By John Marshall
AP Sports Writer
Matt Emmons sat in a beer garden near the shooting range trying to wash away one of the biggest gaffes in Olympic history when he felt a tap on the shoulder.
Looking up, he saw Czech shooter Katerina Kurkova and her father, there to offer condolences and express admiration for how he handled himself after failing on sport’s biggest stage. They gave him a four-leaf clover keychain, wished him luck in the future and walked away.
The pair ran into each other a few more times over the next year or so, their interactions expanding, the relationship growing. They decided to start dating. Three years later, they married.
From darkness, Emmons had found a light.
“Had I not made that mistake, maybe I retire from shooting, maybe I don’t marry Katy,” Emmons said. “I wouldn’t change a thing.”
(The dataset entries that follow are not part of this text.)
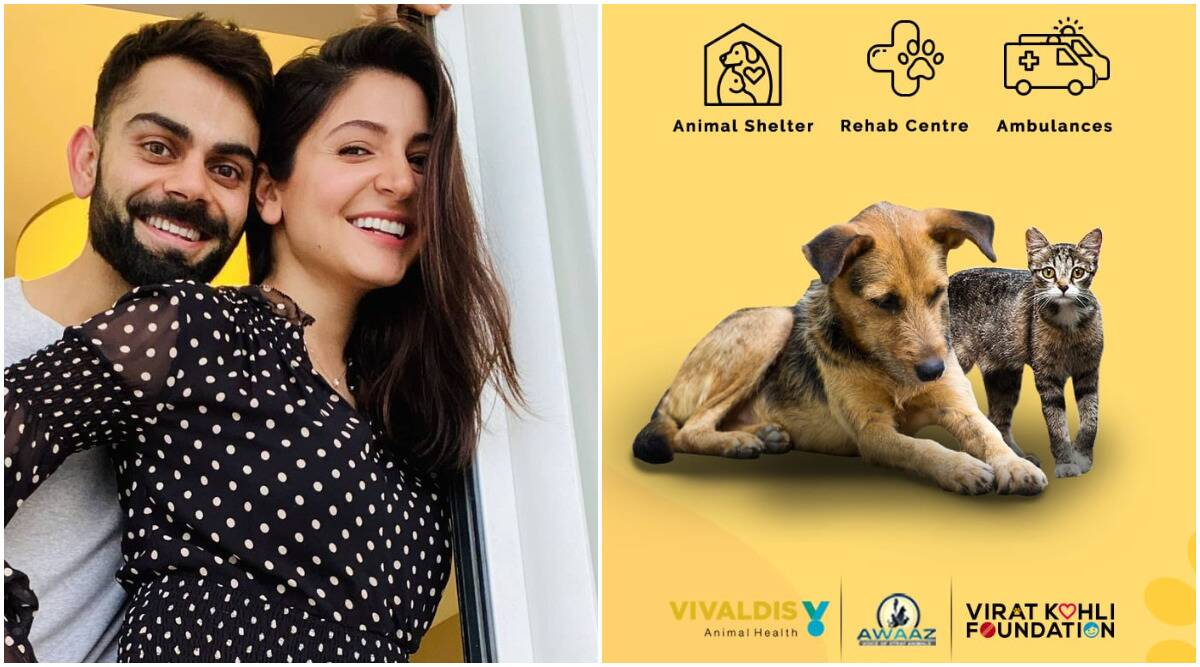 Virat Kohli opens two animal shelters in Mumbai: 'Anushka's vision to help  stray animals across India is truly inspiring' | Entertainment News,The  Indian Express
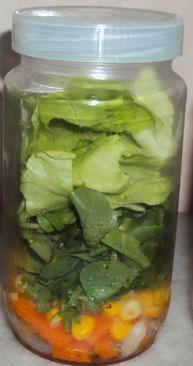 Vivere Verde: Organizzare il pranzo fuori casa: insalata sempre fresca e gustosa ovunque
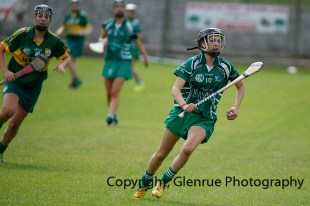 camogie in newcastle west 20-7-2014 (42)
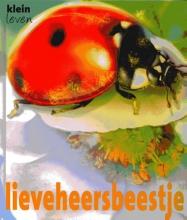 Lynette  Evans Lieveheersbeestje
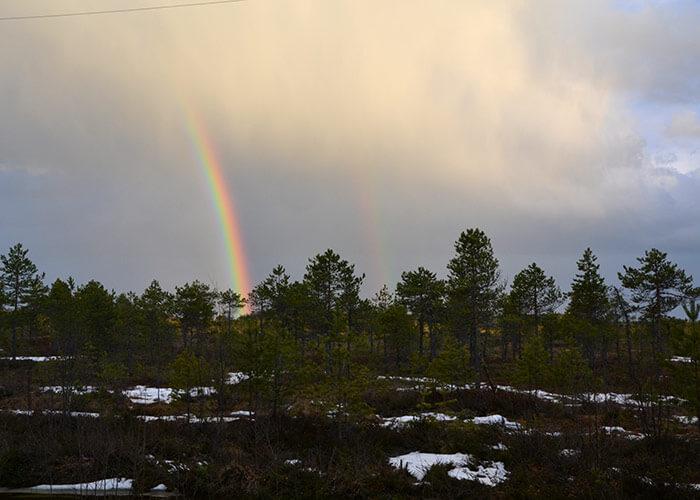 Sateenkaari Haapasuolla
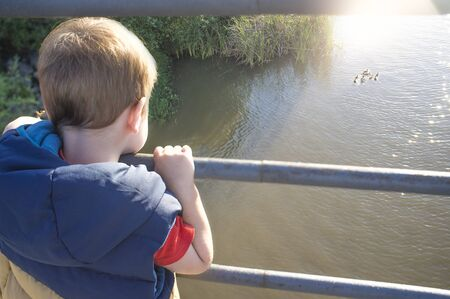 Little boy standing on bridge observing a wild duck family. Discovering nature for children concept Stok Fotoğraf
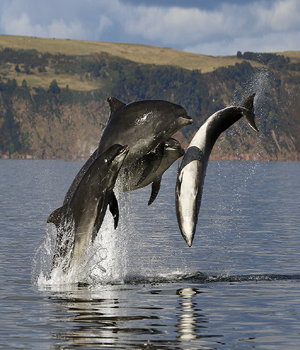 chanonry-point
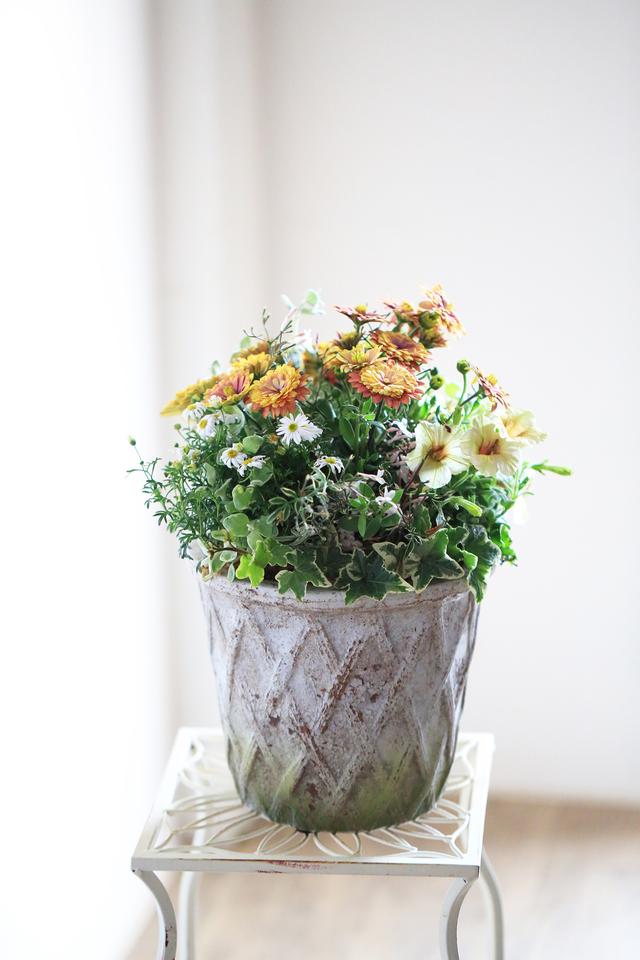 【1点物】ダブル咲きオステオとブラキ...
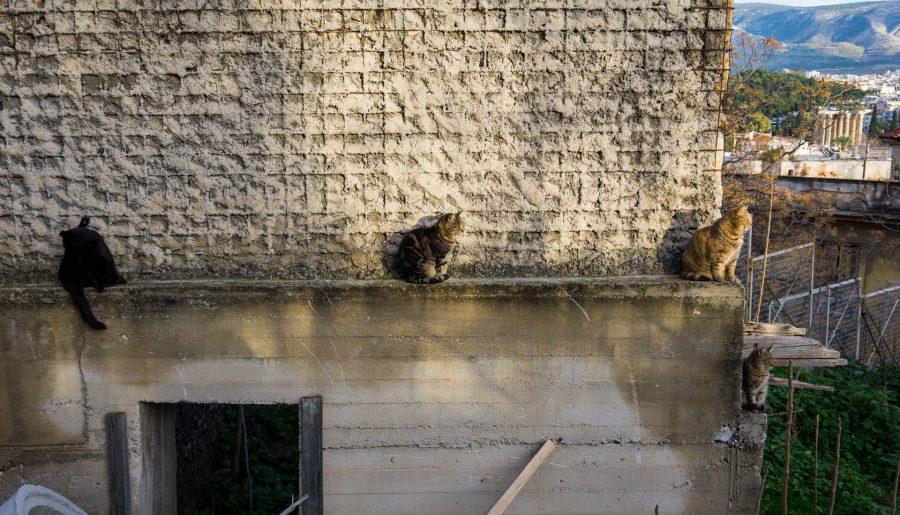Atene gatti su edificio abbandonato anafiotika sfondo agora grecia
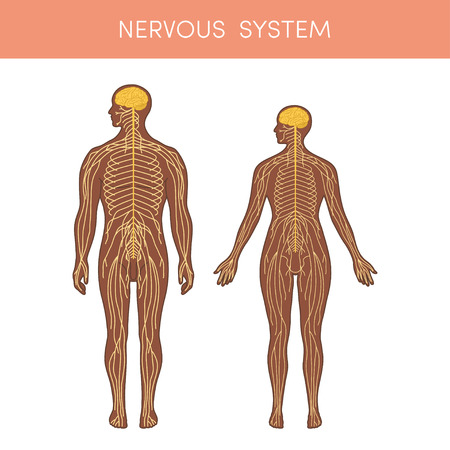 Illustration pour The nervous system of a human. Cartoon vector illustration for medical atlas or educational textbook. Physiology of a male and female. - image libre de droit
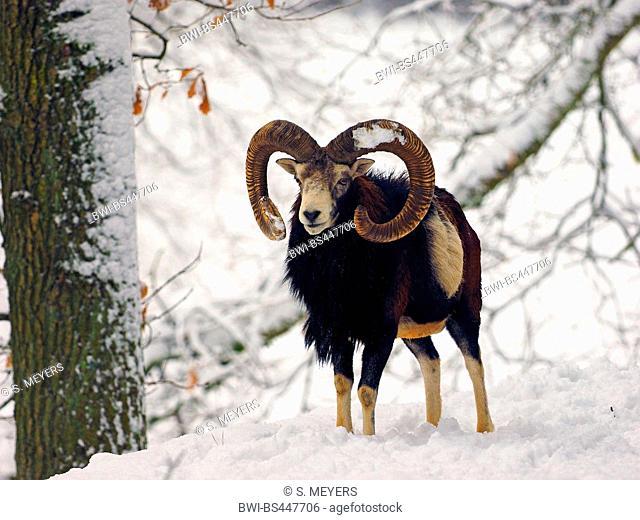 Mouflon (Ovis musimon, Ovis gmelini musimon, Ovis orientalis musimon), mouflon ram in a snow-covered winter forest, Germany, Saxony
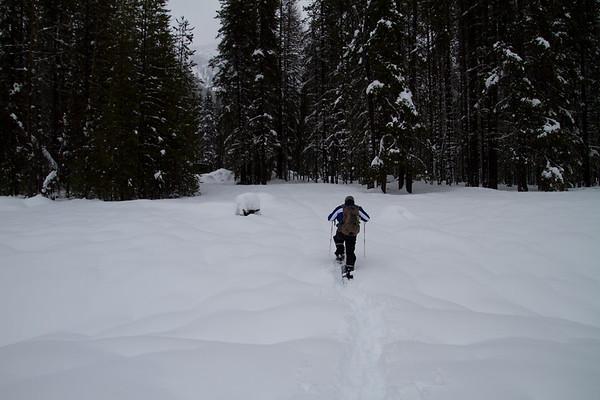 2018-01-27 Snowshoeing on Chinook Pass, Bumping Lake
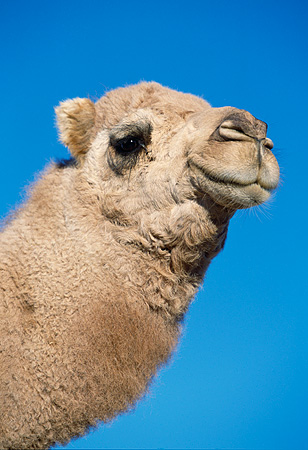 MAM 04 RK0010 04 © Kimball Stock Head Shot Of Dromedary Camel Looking At Camera Blue Sky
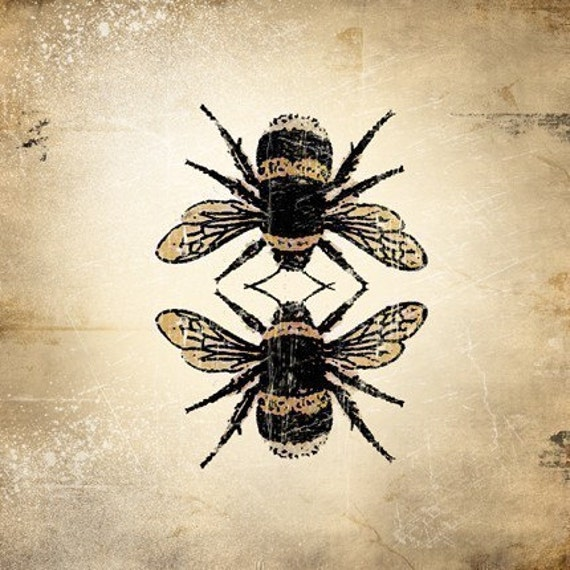 Insect Print - Bumble Bee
Emmons started his career with a gold medal in prone rifle as a 23-year-old at the 2004 Athens Olympics, doing it with a borrowed rifle after his was sabotaged. He picked up medals at the next two Olympics and is one of the favorites in 50-meter three-position at the Rio Games next month after setting a world record in three-position rifle this year.
Emmons also has a pair of Olympic-sized gaffes on his resume.
The first came at Athens, where Emmons needed only a mediocre score on his final shot in three-position to earn his second gold of the games. Instead, he shot at the target next to him — called cross firing — and received no score at all, dropping him from gold to eighth in an instant.
That led to meeting his future wife, but misfortune struck again at the 2008 Beijing Olympics, in the same event, no less.
Emmons had another large lead heading into his final shot, mediocrity again enough for gold. This time, he accidentally hit the trigger as he lowered the gun sight toward the bulls-eye and missed his mark, a mishap that dropped him to fourth.
As he had in Athens, the affable Emmons handled disappointment well, focusing not on the letdown, but on the family’s three-medal haul; he won silver in prone, Katy gold in 10-meter air rifle and silver in three-position.
Though he would occasionally get irritated after hearing crude remarks about his failures while at shooting events, Emmons never really thought about the two blunders others tried to define him by.
Emmons fully closed out that chapter, at least mentally, in 2012 when his sports psychologist suggested he watch the finals. Emmons doesn’t like to watch himself shoot, but agreed.
Turns out, it wasn’t nearly as bad as he thought.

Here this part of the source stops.